DESCRIPTION OF THE TASK
Rewrite the stretch of material from its start through the line containing "162L288 135L276 129H237L201", with "Where is nucleus" replaced by "Where is the nucleus" and everything else left as it is. Omit the pictures.

INFORMATION GIVEN
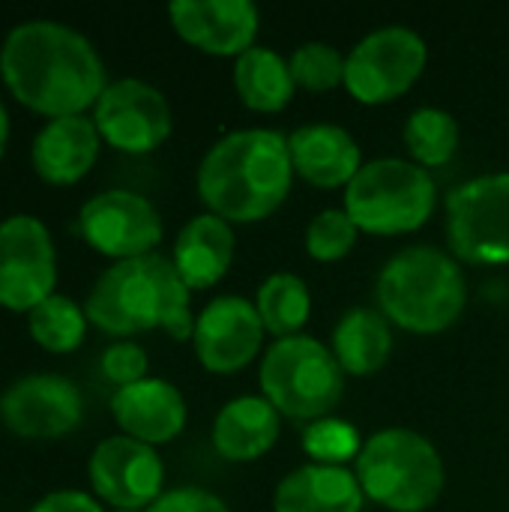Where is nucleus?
Returning a JSON list of instances; mask_svg holds the SVG:
<instances>
[{
  "mask_svg": "<svg viewBox=\"0 0 509 512\" xmlns=\"http://www.w3.org/2000/svg\"><path fill=\"white\" fill-rule=\"evenodd\" d=\"M0 78L24 108L48 120L84 114L108 87L93 42L75 27L48 18L21 21L6 33Z\"/></svg>",
  "mask_w": 509,
  "mask_h": 512,
  "instance_id": "f257e3e1",
  "label": "nucleus"
},
{
  "mask_svg": "<svg viewBox=\"0 0 509 512\" xmlns=\"http://www.w3.org/2000/svg\"><path fill=\"white\" fill-rule=\"evenodd\" d=\"M294 162L288 135L276 129H237L201 159L198 195L207 213L225 222H261L291 195Z\"/></svg>",
  "mask_w": 509,
  "mask_h": 512,
  "instance_id": "f03ea898",
  "label": "nucleus"
},
{
  "mask_svg": "<svg viewBox=\"0 0 509 512\" xmlns=\"http://www.w3.org/2000/svg\"><path fill=\"white\" fill-rule=\"evenodd\" d=\"M192 291L165 255H141L111 264L90 288L84 312L108 336H135L165 330L177 342L192 339Z\"/></svg>",
  "mask_w": 509,
  "mask_h": 512,
  "instance_id": "7ed1b4c3",
  "label": "nucleus"
},
{
  "mask_svg": "<svg viewBox=\"0 0 509 512\" xmlns=\"http://www.w3.org/2000/svg\"><path fill=\"white\" fill-rule=\"evenodd\" d=\"M378 312L417 336L450 330L468 303L459 261L435 246H408L396 252L375 285Z\"/></svg>",
  "mask_w": 509,
  "mask_h": 512,
  "instance_id": "20e7f679",
  "label": "nucleus"
},
{
  "mask_svg": "<svg viewBox=\"0 0 509 512\" xmlns=\"http://www.w3.org/2000/svg\"><path fill=\"white\" fill-rule=\"evenodd\" d=\"M354 474L369 501L393 512L432 510L447 480L438 447L414 429H381L366 438Z\"/></svg>",
  "mask_w": 509,
  "mask_h": 512,
  "instance_id": "39448f33",
  "label": "nucleus"
},
{
  "mask_svg": "<svg viewBox=\"0 0 509 512\" xmlns=\"http://www.w3.org/2000/svg\"><path fill=\"white\" fill-rule=\"evenodd\" d=\"M438 189L426 168L411 159L363 162L357 177L345 186V213L366 234L396 237L411 234L435 213Z\"/></svg>",
  "mask_w": 509,
  "mask_h": 512,
  "instance_id": "423d86ee",
  "label": "nucleus"
},
{
  "mask_svg": "<svg viewBox=\"0 0 509 512\" xmlns=\"http://www.w3.org/2000/svg\"><path fill=\"white\" fill-rule=\"evenodd\" d=\"M264 399L291 420H321L339 405L345 393V372L336 354L312 339H276L261 360Z\"/></svg>",
  "mask_w": 509,
  "mask_h": 512,
  "instance_id": "0eeeda50",
  "label": "nucleus"
},
{
  "mask_svg": "<svg viewBox=\"0 0 509 512\" xmlns=\"http://www.w3.org/2000/svg\"><path fill=\"white\" fill-rule=\"evenodd\" d=\"M447 240L465 264H509V171L474 177L450 192Z\"/></svg>",
  "mask_w": 509,
  "mask_h": 512,
  "instance_id": "6e6552de",
  "label": "nucleus"
},
{
  "mask_svg": "<svg viewBox=\"0 0 509 512\" xmlns=\"http://www.w3.org/2000/svg\"><path fill=\"white\" fill-rule=\"evenodd\" d=\"M429 63L420 33L390 24L363 36L345 60V87L363 105H384L405 96Z\"/></svg>",
  "mask_w": 509,
  "mask_h": 512,
  "instance_id": "1a4fd4ad",
  "label": "nucleus"
},
{
  "mask_svg": "<svg viewBox=\"0 0 509 512\" xmlns=\"http://www.w3.org/2000/svg\"><path fill=\"white\" fill-rule=\"evenodd\" d=\"M57 288V249L48 228L27 213L0 222V306L33 312Z\"/></svg>",
  "mask_w": 509,
  "mask_h": 512,
  "instance_id": "9d476101",
  "label": "nucleus"
},
{
  "mask_svg": "<svg viewBox=\"0 0 509 512\" xmlns=\"http://www.w3.org/2000/svg\"><path fill=\"white\" fill-rule=\"evenodd\" d=\"M78 231L84 243L99 255L129 261L153 255L162 240V216L144 195L129 189H108L81 207Z\"/></svg>",
  "mask_w": 509,
  "mask_h": 512,
  "instance_id": "9b49d317",
  "label": "nucleus"
},
{
  "mask_svg": "<svg viewBox=\"0 0 509 512\" xmlns=\"http://www.w3.org/2000/svg\"><path fill=\"white\" fill-rule=\"evenodd\" d=\"M93 123L114 150L150 153L168 141L174 117L159 87L138 78H120L111 81L93 105Z\"/></svg>",
  "mask_w": 509,
  "mask_h": 512,
  "instance_id": "f8f14e48",
  "label": "nucleus"
},
{
  "mask_svg": "<svg viewBox=\"0 0 509 512\" xmlns=\"http://www.w3.org/2000/svg\"><path fill=\"white\" fill-rule=\"evenodd\" d=\"M87 477L93 498L114 510L141 512L165 495V465L156 447L126 435H111L96 444Z\"/></svg>",
  "mask_w": 509,
  "mask_h": 512,
  "instance_id": "ddd939ff",
  "label": "nucleus"
},
{
  "mask_svg": "<svg viewBox=\"0 0 509 512\" xmlns=\"http://www.w3.org/2000/svg\"><path fill=\"white\" fill-rule=\"evenodd\" d=\"M81 417V390L63 375H24L0 396V423L15 438L54 441L78 429Z\"/></svg>",
  "mask_w": 509,
  "mask_h": 512,
  "instance_id": "4468645a",
  "label": "nucleus"
},
{
  "mask_svg": "<svg viewBox=\"0 0 509 512\" xmlns=\"http://www.w3.org/2000/svg\"><path fill=\"white\" fill-rule=\"evenodd\" d=\"M264 324L255 303L243 297H216L195 318L192 345L201 366L213 375H231L249 366L264 345Z\"/></svg>",
  "mask_w": 509,
  "mask_h": 512,
  "instance_id": "2eb2a0df",
  "label": "nucleus"
},
{
  "mask_svg": "<svg viewBox=\"0 0 509 512\" xmlns=\"http://www.w3.org/2000/svg\"><path fill=\"white\" fill-rule=\"evenodd\" d=\"M168 18L192 48L234 60L255 45L261 24L258 6L249 0H174Z\"/></svg>",
  "mask_w": 509,
  "mask_h": 512,
  "instance_id": "dca6fc26",
  "label": "nucleus"
},
{
  "mask_svg": "<svg viewBox=\"0 0 509 512\" xmlns=\"http://www.w3.org/2000/svg\"><path fill=\"white\" fill-rule=\"evenodd\" d=\"M114 423L141 444H168L186 429V399L165 378H144L111 396Z\"/></svg>",
  "mask_w": 509,
  "mask_h": 512,
  "instance_id": "f3484780",
  "label": "nucleus"
},
{
  "mask_svg": "<svg viewBox=\"0 0 509 512\" xmlns=\"http://www.w3.org/2000/svg\"><path fill=\"white\" fill-rule=\"evenodd\" d=\"M102 135L87 114L48 120L30 147L33 171L51 186H72L90 174L99 159Z\"/></svg>",
  "mask_w": 509,
  "mask_h": 512,
  "instance_id": "a211bd4d",
  "label": "nucleus"
},
{
  "mask_svg": "<svg viewBox=\"0 0 509 512\" xmlns=\"http://www.w3.org/2000/svg\"><path fill=\"white\" fill-rule=\"evenodd\" d=\"M294 174L321 189L348 186L363 168V153L354 135L333 123H309L288 138Z\"/></svg>",
  "mask_w": 509,
  "mask_h": 512,
  "instance_id": "6ab92c4d",
  "label": "nucleus"
},
{
  "mask_svg": "<svg viewBox=\"0 0 509 512\" xmlns=\"http://www.w3.org/2000/svg\"><path fill=\"white\" fill-rule=\"evenodd\" d=\"M234 249L237 240L231 222L213 213H201L180 228L171 261L189 291H204L225 279L234 261Z\"/></svg>",
  "mask_w": 509,
  "mask_h": 512,
  "instance_id": "aec40b11",
  "label": "nucleus"
},
{
  "mask_svg": "<svg viewBox=\"0 0 509 512\" xmlns=\"http://www.w3.org/2000/svg\"><path fill=\"white\" fill-rule=\"evenodd\" d=\"M363 486L357 474L336 465H303L291 471L273 495V512H360Z\"/></svg>",
  "mask_w": 509,
  "mask_h": 512,
  "instance_id": "412c9836",
  "label": "nucleus"
},
{
  "mask_svg": "<svg viewBox=\"0 0 509 512\" xmlns=\"http://www.w3.org/2000/svg\"><path fill=\"white\" fill-rule=\"evenodd\" d=\"M279 417L264 396H237L213 420V447L228 462H255L279 441Z\"/></svg>",
  "mask_w": 509,
  "mask_h": 512,
  "instance_id": "4be33fe9",
  "label": "nucleus"
},
{
  "mask_svg": "<svg viewBox=\"0 0 509 512\" xmlns=\"http://www.w3.org/2000/svg\"><path fill=\"white\" fill-rule=\"evenodd\" d=\"M234 90L246 108L276 114L291 105L297 84L291 75V63L279 51L267 45H252L234 60Z\"/></svg>",
  "mask_w": 509,
  "mask_h": 512,
  "instance_id": "5701e85b",
  "label": "nucleus"
},
{
  "mask_svg": "<svg viewBox=\"0 0 509 512\" xmlns=\"http://www.w3.org/2000/svg\"><path fill=\"white\" fill-rule=\"evenodd\" d=\"M330 351L336 354L342 372L375 375L378 369H384L393 351L390 321L378 309H363V306L348 309L333 330Z\"/></svg>",
  "mask_w": 509,
  "mask_h": 512,
  "instance_id": "b1692460",
  "label": "nucleus"
},
{
  "mask_svg": "<svg viewBox=\"0 0 509 512\" xmlns=\"http://www.w3.org/2000/svg\"><path fill=\"white\" fill-rule=\"evenodd\" d=\"M255 309L261 315V324L276 339L300 336L303 324L312 312V294L309 285L294 273H273L255 297Z\"/></svg>",
  "mask_w": 509,
  "mask_h": 512,
  "instance_id": "393cba45",
  "label": "nucleus"
},
{
  "mask_svg": "<svg viewBox=\"0 0 509 512\" xmlns=\"http://www.w3.org/2000/svg\"><path fill=\"white\" fill-rule=\"evenodd\" d=\"M405 147L420 168H441L459 150V120L444 108H417L405 123Z\"/></svg>",
  "mask_w": 509,
  "mask_h": 512,
  "instance_id": "a878e982",
  "label": "nucleus"
},
{
  "mask_svg": "<svg viewBox=\"0 0 509 512\" xmlns=\"http://www.w3.org/2000/svg\"><path fill=\"white\" fill-rule=\"evenodd\" d=\"M87 312L63 294H51L33 312H27V330L33 342L51 354L75 351L87 336Z\"/></svg>",
  "mask_w": 509,
  "mask_h": 512,
  "instance_id": "bb28decb",
  "label": "nucleus"
},
{
  "mask_svg": "<svg viewBox=\"0 0 509 512\" xmlns=\"http://www.w3.org/2000/svg\"><path fill=\"white\" fill-rule=\"evenodd\" d=\"M345 54L330 42H303L291 54L294 84L309 93H330L345 84Z\"/></svg>",
  "mask_w": 509,
  "mask_h": 512,
  "instance_id": "cd10ccee",
  "label": "nucleus"
},
{
  "mask_svg": "<svg viewBox=\"0 0 509 512\" xmlns=\"http://www.w3.org/2000/svg\"><path fill=\"white\" fill-rule=\"evenodd\" d=\"M303 450L306 456H312L315 465L345 468V462L351 459L357 462L363 450V438L351 423L336 420V417H321L303 429Z\"/></svg>",
  "mask_w": 509,
  "mask_h": 512,
  "instance_id": "c85d7f7f",
  "label": "nucleus"
},
{
  "mask_svg": "<svg viewBox=\"0 0 509 512\" xmlns=\"http://www.w3.org/2000/svg\"><path fill=\"white\" fill-rule=\"evenodd\" d=\"M360 237V228L354 225V219L345 213V207H330V210H321L309 228H306V252L315 258V261H342L354 243Z\"/></svg>",
  "mask_w": 509,
  "mask_h": 512,
  "instance_id": "c756f323",
  "label": "nucleus"
},
{
  "mask_svg": "<svg viewBox=\"0 0 509 512\" xmlns=\"http://www.w3.org/2000/svg\"><path fill=\"white\" fill-rule=\"evenodd\" d=\"M99 366H102V375L111 384H117V390L120 387H129V384H138V381L147 378V354H144V348L135 345V342H126V339L108 345L102 351Z\"/></svg>",
  "mask_w": 509,
  "mask_h": 512,
  "instance_id": "7c9ffc66",
  "label": "nucleus"
},
{
  "mask_svg": "<svg viewBox=\"0 0 509 512\" xmlns=\"http://www.w3.org/2000/svg\"><path fill=\"white\" fill-rule=\"evenodd\" d=\"M144 512H231L228 504L207 492V489H195V486H183V489H171L165 492L156 504H150Z\"/></svg>",
  "mask_w": 509,
  "mask_h": 512,
  "instance_id": "2f4dec72",
  "label": "nucleus"
},
{
  "mask_svg": "<svg viewBox=\"0 0 509 512\" xmlns=\"http://www.w3.org/2000/svg\"><path fill=\"white\" fill-rule=\"evenodd\" d=\"M27 512H105L102 504L78 489H63V492H51L42 501H36Z\"/></svg>",
  "mask_w": 509,
  "mask_h": 512,
  "instance_id": "473e14b6",
  "label": "nucleus"
},
{
  "mask_svg": "<svg viewBox=\"0 0 509 512\" xmlns=\"http://www.w3.org/2000/svg\"><path fill=\"white\" fill-rule=\"evenodd\" d=\"M6 141H9V114H6V108L0 102V159L6 153Z\"/></svg>",
  "mask_w": 509,
  "mask_h": 512,
  "instance_id": "72a5a7b5",
  "label": "nucleus"
}]
</instances>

OUTPUT
Where is the nucleus?
Returning a JSON list of instances; mask_svg holds the SVG:
<instances>
[{
  "mask_svg": "<svg viewBox=\"0 0 509 512\" xmlns=\"http://www.w3.org/2000/svg\"><path fill=\"white\" fill-rule=\"evenodd\" d=\"M0 78L24 108L48 120L84 114L108 87L93 42L75 27L48 18L21 21L6 33Z\"/></svg>",
  "mask_w": 509,
  "mask_h": 512,
  "instance_id": "f257e3e1",
  "label": "nucleus"
},
{
  "mask_svg": "<svg viewBox=\"0 0 509 512\" xmlns=\"http://www.w3.org/2000/svg\"><path fill=\"white\" fill-rule=\"evenodd\" d=\"M294 162L288 135L276 129H237L201 159L198 195L207 213L225 222H261L291 195Z\"/></svg>",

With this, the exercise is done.